> **TASK GOAL**: Show each line of the data below in which "United" occurs.

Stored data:
──────────
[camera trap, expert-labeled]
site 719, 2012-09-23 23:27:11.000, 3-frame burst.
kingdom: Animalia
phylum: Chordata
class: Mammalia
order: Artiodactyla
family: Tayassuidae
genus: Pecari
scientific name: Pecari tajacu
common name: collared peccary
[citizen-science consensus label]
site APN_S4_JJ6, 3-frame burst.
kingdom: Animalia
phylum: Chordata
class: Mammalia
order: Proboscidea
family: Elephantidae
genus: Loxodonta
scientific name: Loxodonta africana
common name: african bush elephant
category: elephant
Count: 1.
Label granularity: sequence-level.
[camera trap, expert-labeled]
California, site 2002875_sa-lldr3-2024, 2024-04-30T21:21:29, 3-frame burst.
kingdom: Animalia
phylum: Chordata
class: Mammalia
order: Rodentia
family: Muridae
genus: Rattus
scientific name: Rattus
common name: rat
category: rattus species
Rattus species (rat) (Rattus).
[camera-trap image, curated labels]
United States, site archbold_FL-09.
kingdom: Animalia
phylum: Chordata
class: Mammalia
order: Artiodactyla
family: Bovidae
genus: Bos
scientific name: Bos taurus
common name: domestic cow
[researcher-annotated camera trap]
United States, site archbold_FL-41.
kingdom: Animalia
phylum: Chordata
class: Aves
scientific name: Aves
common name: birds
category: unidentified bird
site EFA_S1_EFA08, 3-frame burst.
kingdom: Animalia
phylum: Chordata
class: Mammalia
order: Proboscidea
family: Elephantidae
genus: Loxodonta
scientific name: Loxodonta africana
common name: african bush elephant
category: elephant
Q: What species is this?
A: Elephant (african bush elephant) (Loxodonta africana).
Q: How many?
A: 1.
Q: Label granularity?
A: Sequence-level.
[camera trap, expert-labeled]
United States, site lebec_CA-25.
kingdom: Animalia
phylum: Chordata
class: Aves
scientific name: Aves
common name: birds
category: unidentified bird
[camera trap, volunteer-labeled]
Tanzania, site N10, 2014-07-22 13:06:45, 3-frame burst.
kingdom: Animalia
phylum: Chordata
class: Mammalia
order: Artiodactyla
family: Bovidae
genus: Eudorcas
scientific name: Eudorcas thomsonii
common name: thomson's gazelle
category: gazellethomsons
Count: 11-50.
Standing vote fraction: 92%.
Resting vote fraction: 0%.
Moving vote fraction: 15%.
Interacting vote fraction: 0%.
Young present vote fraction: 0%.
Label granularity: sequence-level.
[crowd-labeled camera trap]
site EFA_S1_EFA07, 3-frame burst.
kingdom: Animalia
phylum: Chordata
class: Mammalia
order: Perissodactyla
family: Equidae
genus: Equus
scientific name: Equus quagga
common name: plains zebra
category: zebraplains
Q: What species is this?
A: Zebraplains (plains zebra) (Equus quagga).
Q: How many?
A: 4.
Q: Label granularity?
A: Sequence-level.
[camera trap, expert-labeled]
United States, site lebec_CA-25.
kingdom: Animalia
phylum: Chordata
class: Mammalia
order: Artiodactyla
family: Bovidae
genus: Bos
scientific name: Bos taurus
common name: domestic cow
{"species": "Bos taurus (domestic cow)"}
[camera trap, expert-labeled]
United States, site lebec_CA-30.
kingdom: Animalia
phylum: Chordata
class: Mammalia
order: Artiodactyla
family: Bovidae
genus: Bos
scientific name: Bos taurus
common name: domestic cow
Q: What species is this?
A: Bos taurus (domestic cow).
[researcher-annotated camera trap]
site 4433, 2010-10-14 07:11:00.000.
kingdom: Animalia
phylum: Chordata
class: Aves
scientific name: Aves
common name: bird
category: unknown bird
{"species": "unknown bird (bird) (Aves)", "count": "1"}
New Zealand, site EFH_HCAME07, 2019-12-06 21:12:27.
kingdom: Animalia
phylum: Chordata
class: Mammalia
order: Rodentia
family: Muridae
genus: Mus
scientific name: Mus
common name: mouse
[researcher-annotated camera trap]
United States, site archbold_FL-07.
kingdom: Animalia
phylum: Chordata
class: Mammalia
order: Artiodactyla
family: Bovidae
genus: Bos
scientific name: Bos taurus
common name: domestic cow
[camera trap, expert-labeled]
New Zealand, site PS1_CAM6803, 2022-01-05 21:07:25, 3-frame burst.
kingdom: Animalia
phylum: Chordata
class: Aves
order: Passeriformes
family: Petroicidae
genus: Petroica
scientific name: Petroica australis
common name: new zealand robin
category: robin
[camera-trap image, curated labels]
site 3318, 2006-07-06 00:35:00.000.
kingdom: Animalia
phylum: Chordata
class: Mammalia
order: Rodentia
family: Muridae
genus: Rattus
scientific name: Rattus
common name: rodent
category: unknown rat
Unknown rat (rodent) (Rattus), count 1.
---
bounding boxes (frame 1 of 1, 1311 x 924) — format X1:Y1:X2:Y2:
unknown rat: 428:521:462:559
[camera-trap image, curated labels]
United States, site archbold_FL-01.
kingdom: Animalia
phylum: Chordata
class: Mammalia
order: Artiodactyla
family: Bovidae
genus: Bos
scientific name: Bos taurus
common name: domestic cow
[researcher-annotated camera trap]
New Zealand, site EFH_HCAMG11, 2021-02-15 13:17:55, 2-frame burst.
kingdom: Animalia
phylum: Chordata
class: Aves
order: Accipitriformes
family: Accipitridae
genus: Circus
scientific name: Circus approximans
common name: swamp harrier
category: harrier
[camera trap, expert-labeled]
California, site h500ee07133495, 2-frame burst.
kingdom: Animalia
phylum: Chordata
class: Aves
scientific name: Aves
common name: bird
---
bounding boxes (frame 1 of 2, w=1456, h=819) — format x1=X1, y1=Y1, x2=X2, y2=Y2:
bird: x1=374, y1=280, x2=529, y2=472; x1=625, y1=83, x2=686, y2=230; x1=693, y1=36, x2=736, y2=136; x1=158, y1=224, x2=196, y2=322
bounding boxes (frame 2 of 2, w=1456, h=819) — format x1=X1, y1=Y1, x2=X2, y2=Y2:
──────────
> **WRITTEN ANSWER**:
United States, site archbold_FL-09.
United States, site archbold_FL-41.
United States, site lebec_CA-25.
United States, site lebec_CA-25.
United States, site lebec_CA-30.
United States, site archbold_FL-07.
United States, site archbold_FL-01.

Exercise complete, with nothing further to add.